Render the records below as a JSON list of strings, one string per line, with blank lines omitted and the pictures excluded.

────────────────────

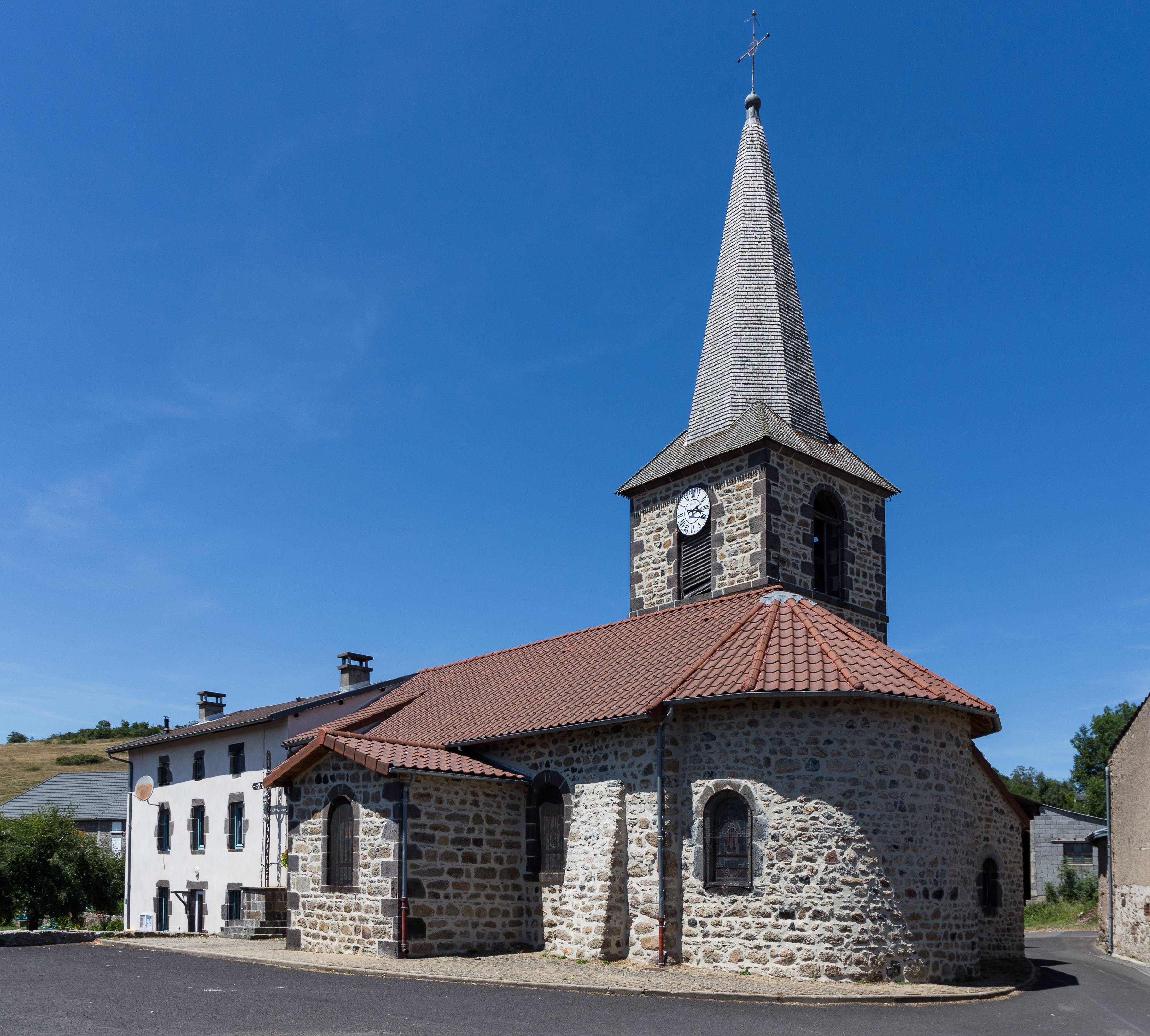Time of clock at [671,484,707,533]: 2:17
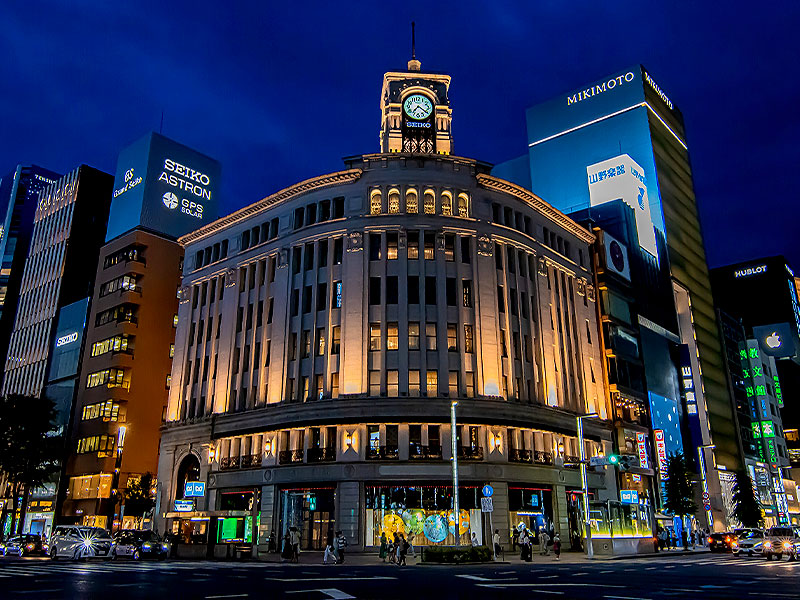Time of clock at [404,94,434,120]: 7:20
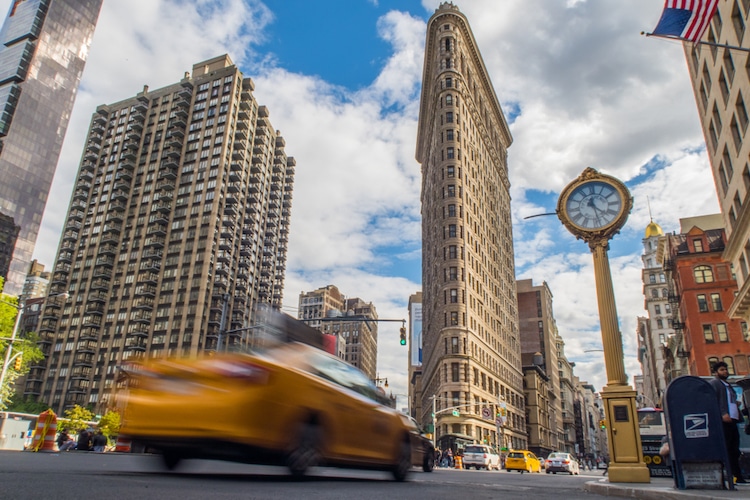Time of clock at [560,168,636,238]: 4:27
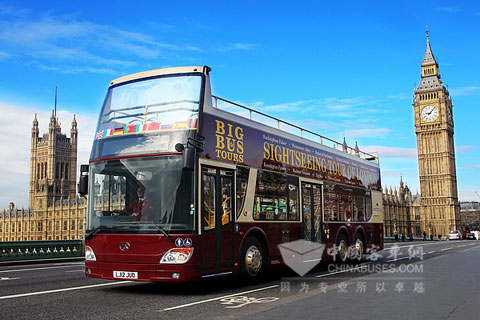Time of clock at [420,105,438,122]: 9:07
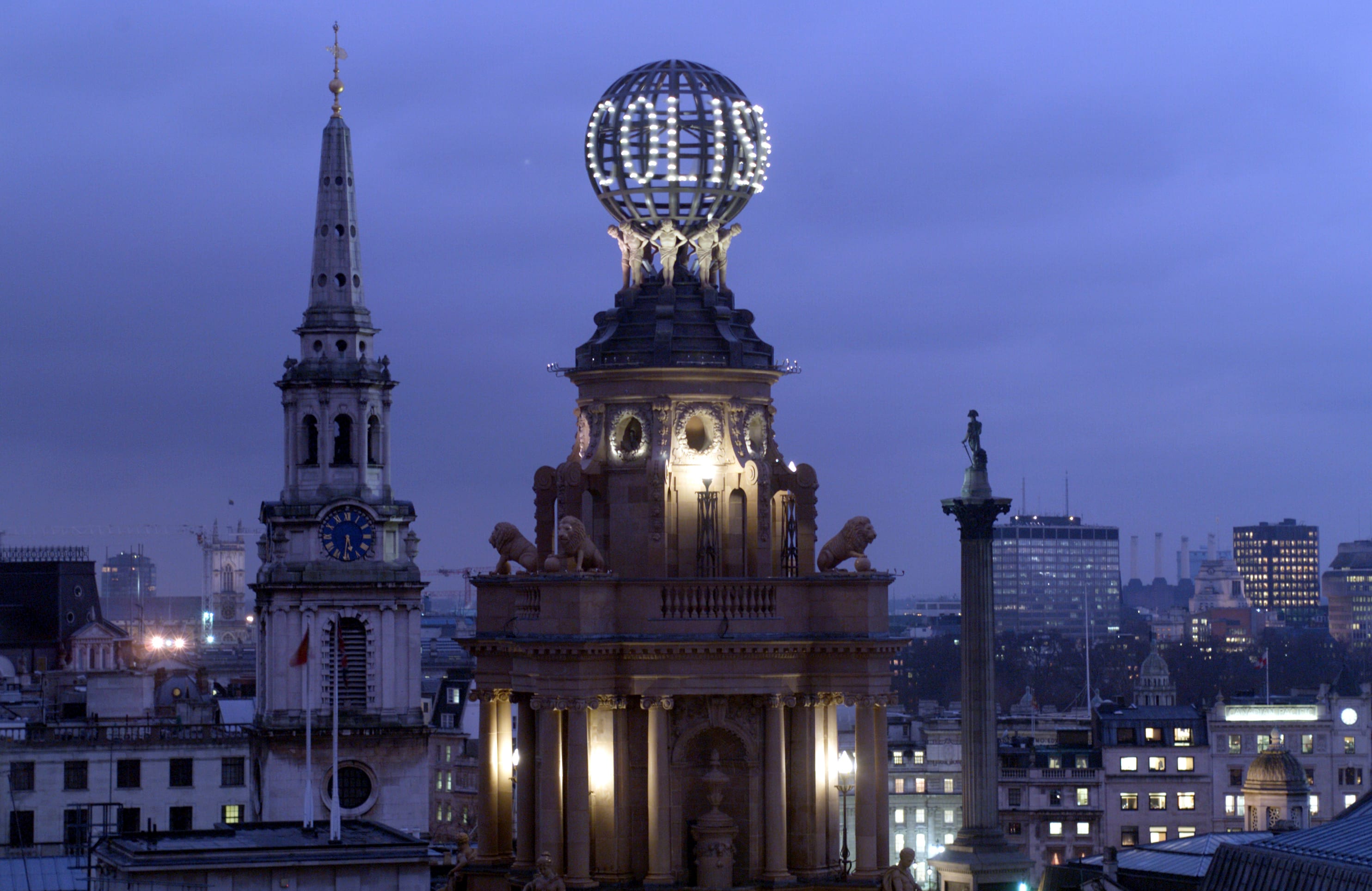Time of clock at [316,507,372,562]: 5:31
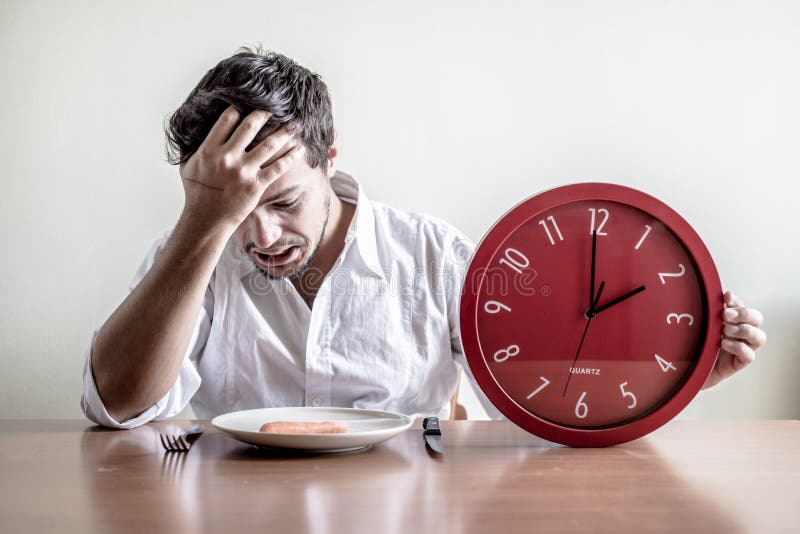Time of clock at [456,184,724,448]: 1:59
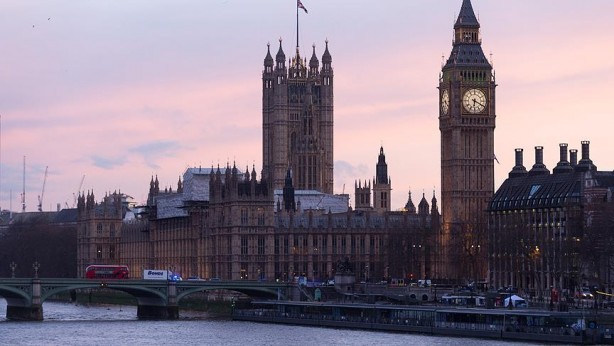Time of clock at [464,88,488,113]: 6:19
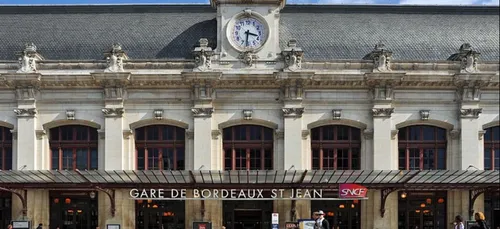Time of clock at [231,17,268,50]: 3:31
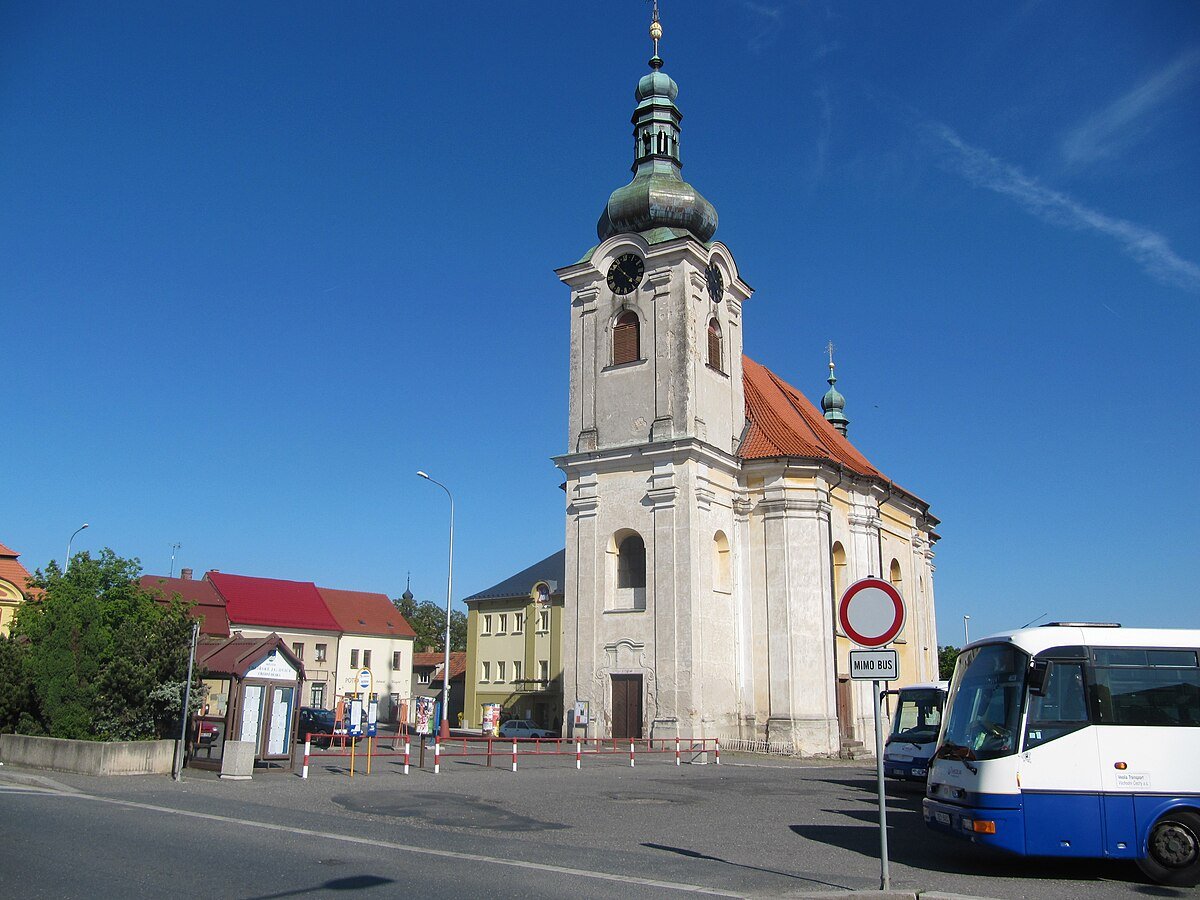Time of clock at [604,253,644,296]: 10:20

────────────────────

▸ Response to the task
[
  "Time of clock at [671,484,707,533]: 2:17",
  "Time of clock at [404,94,434,120]: 7:20",
  "Time of clock at [560,168,636,238]: 4:27",
  "Time of clock at [420,105,438,122]: 9:07",
  "Time of clock at [316,507,372,562]: 5:31",
  "Time of clock at [456,184,724,448]: 1:59",
  "Time of clock at [464,88,488,113]: 6:19",
  "Time of clock at [231,17,268,50]: 3:31",
  "Time of clock at [604,253,644,296]: 10:20"
]